Frans Bouma | Lead developer LLBLGen Pro
michael_a
User
Posts: 3
Joined: 30-Jan-2015
# Posted on: 03-Feb-2015 16:29:45   

Otis wrote:

Natural keys are an alternative to surrogate keys, i.e. SSN over a sequenced ID. You have both, so I think with Natural keys you mean a non-PK unique element which is usually created using a unique constraint. Am I correct in this assumption?

If so, you can define unique constraints on the entities in the entity editor. You can't use these for relationships (so you can't use them as the PK side of a relationship) but you can use them in fetching.

Yes, you are correct in this. I was looking for a way to mark the constraint or "Natural Key" in the tool, and generate the correct mapping code. I guess this tool will not fit my needs.

I am not sure how you can use a constraint to help you fetch a row in a database, could you please explain that more? I know that if there happens to be indexes on these fields, that will help, but not sure how the constraint helps fetch rows. Aren't constraints for helping make sure that you don't save duplicate rows and validate data before it is saved?

michael_a
User
Posts: 3
Joined: 30-Jan-2015
# Posted on: 03-Feb-2015 16:41:15   

daelmo wrote:

Maybe you can mimic such behavior using the LLBLGen extension facilities (partial classes, inheritance, templates, custom settings, sdk, etc).

I bet I could make something work with modifying templates, or extensions or something, but I was looking for something simpler smile

daelmo wrote:

No. The field's approach is used, as there is a lot of other parts of the system that depends on this, even the new entity materialization performance features. But, What would you gain using auto-properties?

The auto-properties would result in cleaner looking code, that's all. How does having the private fields etc, help with the materialization performance features?

daelmo avatar
daelmo
Support Team
Posts: 8245
Joined: 28-Nov-2005
# Posted on: 04-Feb-2015 06:47:25   

michael_a wrote:

Otis wrote:

Natural keys are an alternative to surrogate keys, i.e.
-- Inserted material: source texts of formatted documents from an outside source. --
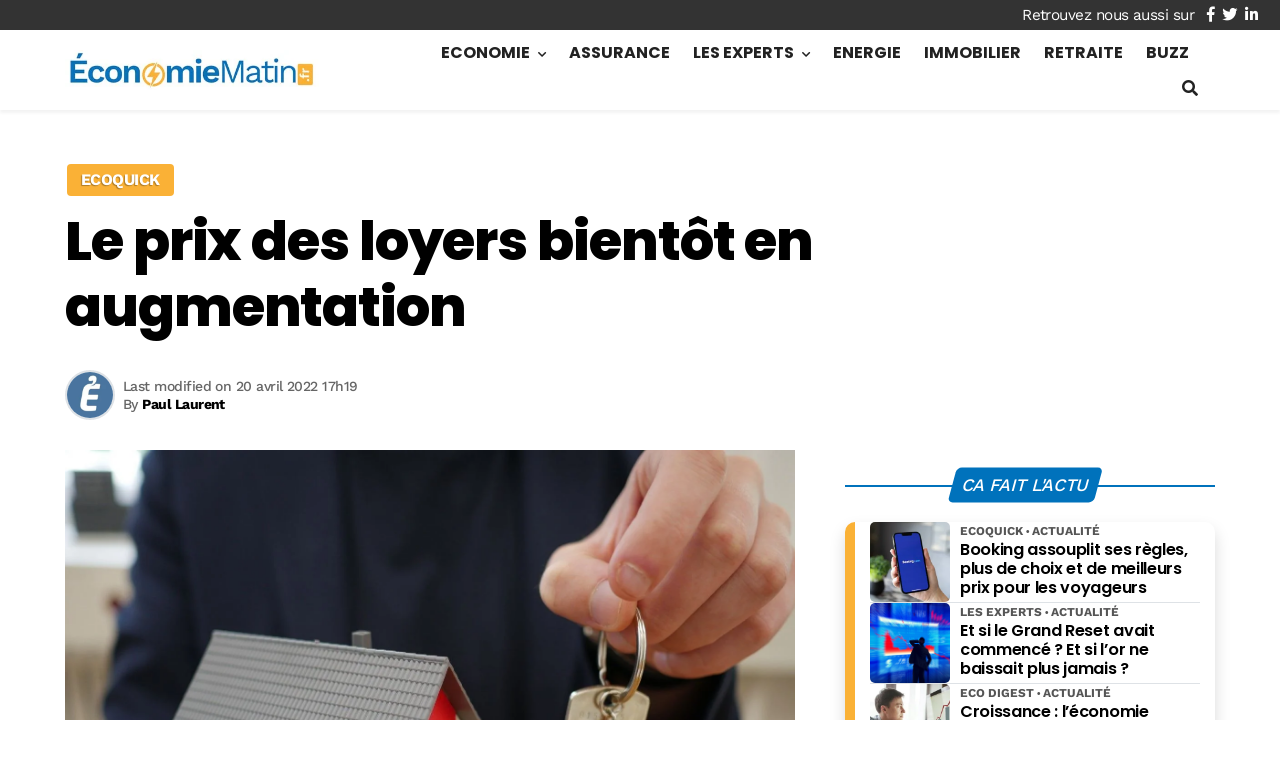

--- FILE ---
content_type: text/html; charset=utf-8
request_url: https://www.google.com/recaptcha/api2/aframe
body_size: 266
content:
<!DOCTYPE HTML><html><head><meta http-equiv="content-type" content="text/html; charset=UTF-8"></head><body><script nonce="_JzR2TGCVi0uZD0sssfRgw">/** Anti-fraud and anti-abuse applications only. See google.com/recaptcha */ try{var clients={'sodar':'https://pagead2.googlesyndication.com/pagead/sodar?'};window.addEventListener("message",function(a){try{if(a.source===window.parent){var b=JSON.parse(a.data);var c=clients[b['id']];if(c){var d=document.createElement('img');d.src=c+b['params']+'&rc='+(localStorage.getItem("rc::a")?sessionStorage.getItem("rc::b"):"");window.document.body.appendChild(d);sessionStorage.setItem("rc::e",parseInt(sessionStorage.getItem("rc::e")||0)+1);localStorage.setItem("rc::h",'1769762902223');}}}catch(b){}});window.parent.postMessage("_grecaptcha_ready", "*");}catch(b){}</script></body></html>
SSN over a sequenced ID. You have both, so I think with Natural keys you mean a non-PK unique element which is usually created using a unique constraint. Am I correct in this assumption?
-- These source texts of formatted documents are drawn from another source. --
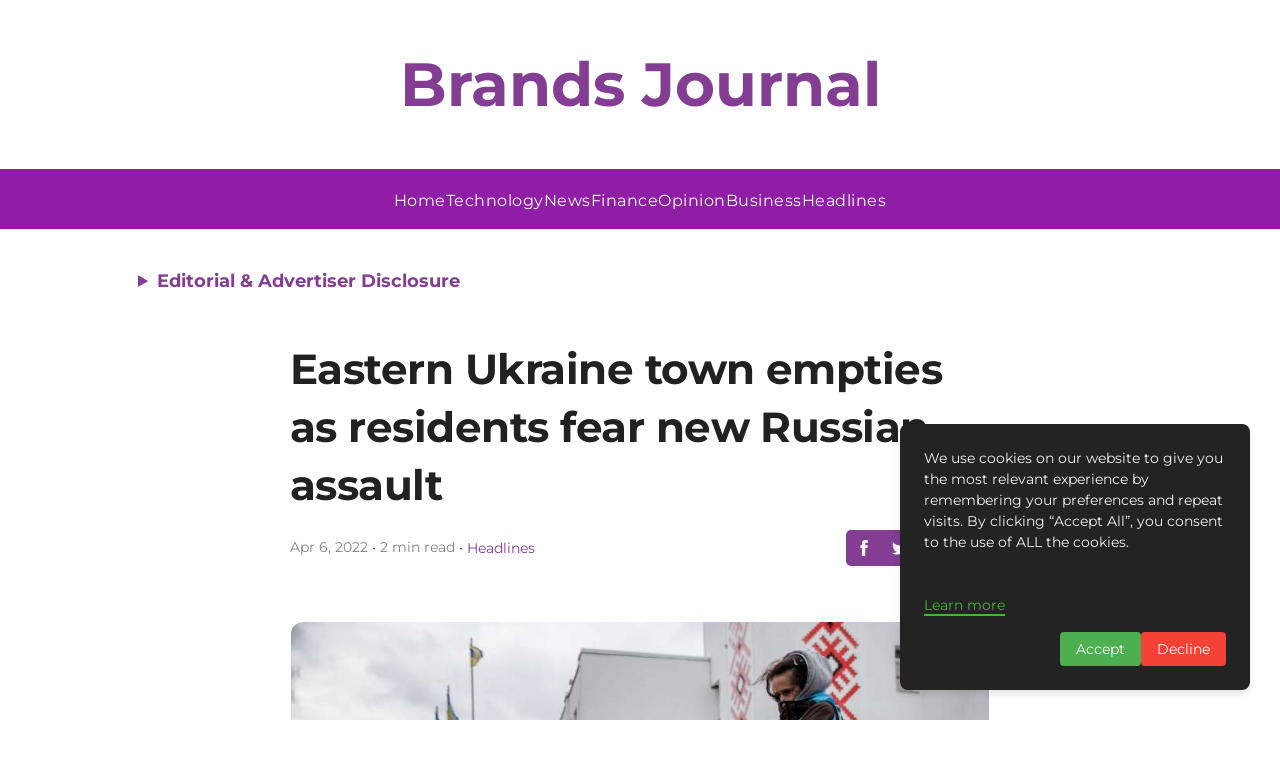

--- FILE ---
content_type: text/html; charset=utf-8
request_url: https://www.google.com/recaptcha/api2/aframe
body_size: 268
content:
<!DOCTYPE HTML><html><head><meta http-equiv="content-type" content="text/html; charset=UTF-8"></head><body><script nonce="dZhAB1j16KQ65Pw26geBEQ">/** Anti-fraud and anti-abuse applications only. See google.com/recaptcha */ try{var clients={'sodar':'https://pagead2.googlesyndication.com/pagead/sodar?'};window.addEventListener("message",function(a){try{if(a.source===window.parent){var b=JSON.parse(a.data);var c=clients[b['id']];if(c){var d=document.createElement('img');d.src=c+b['params']+'&rc='+(localStorage.getItem("rc::a")?sessionStorage.getItem("rc::b"):"");window.document.body.appendChild(d);sessionStorage.setItem("rc::e",parseInt(sessionStorage.getItem("rc::e")||0)+1);localStorage.setItem("rc::h",'1769282665290');}}}catch(b){}});window.parent.postMessage("_grecaptcha_ready", "*");}catch(b){}</script></body></html>

--- FILE ---
content_type: text/javascript; charset=utf-8
request_url: https://brandsjournal.com/_elderjs/svelte/constants-ba993949.js
body_size: -125
content:
var _={dummySiteData:{posts:[],site:{name:"Dummy Site",showSuperblogBranding:!0,supername:"dummysite"},supername:"dummysite",navItems:[{label:"All",href:"/"}]},MAX_CONTENT_WIDTH:700,MAX_NAV_ITEMS:3,MAX_POSTS_PER_PAGE:10,POST_EXCERPT_LENGTH:150,RECENT_POSTS_COUNT:3,REST_DATA_PATH:"tmp/restData.json",COLOR_THEME_DEFAULT:"#43b730",NETLIFY_FUNCTIONS_DIR_SRC:"./src/netlify-functions",NETLIFY_FUNCTIONS_DIR_DEST:"./gen/netlify-functions",SUPERBLOG_CLIENTS_DOMAIN:"superblog.cloud",SLUG_POSTS_COLLECTION_PAGE:"posts",SLUG_CATEGORY_FILTER_PAGE:"category",R2_SUPERBLOG_COMPILE_DATA_BUCKET_NAME:"superblog-temp-storage",R2_SUPERBLOG_COMPILE_DATA_FILE_NAME:"compileData.zip",TEMP_DIR_PATH:"tmp"};export{_ as c};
If so, you can define unique constraints on the entities in the entity editor. You can't use these for relationships (so you can't use them as the PK side of a relationship) but you can use them in fetching.

Yes, you are correct in this. I was looking for a way to mark the constraint or "Natural Key" in the tool, and generate the correct mapping code. I guess this tool will not fit my needs.

What target framework are you using? (i.e. LLBLGen runtime, NHibernate, EntityFramwork)

michael_a wrote:

I am not sure how you can use a constraint to help you fetch a row in a database, could you please explain that more? I know that if there happens to be indexes on these fields, that will help, but not sure how the constraint helps fetch rows. Aren't constraints for helping make sure that you don't save duplicate rows and validate data before it is saved?

If you are using LLBLGen runtime as the target framework, it will emit routines to fetch entities based on PK and also fetch routines based on unique constraints. So, it's useful in your case to generate code that is ready to fetch objects based on natural keys (if they are defined as unique constraints).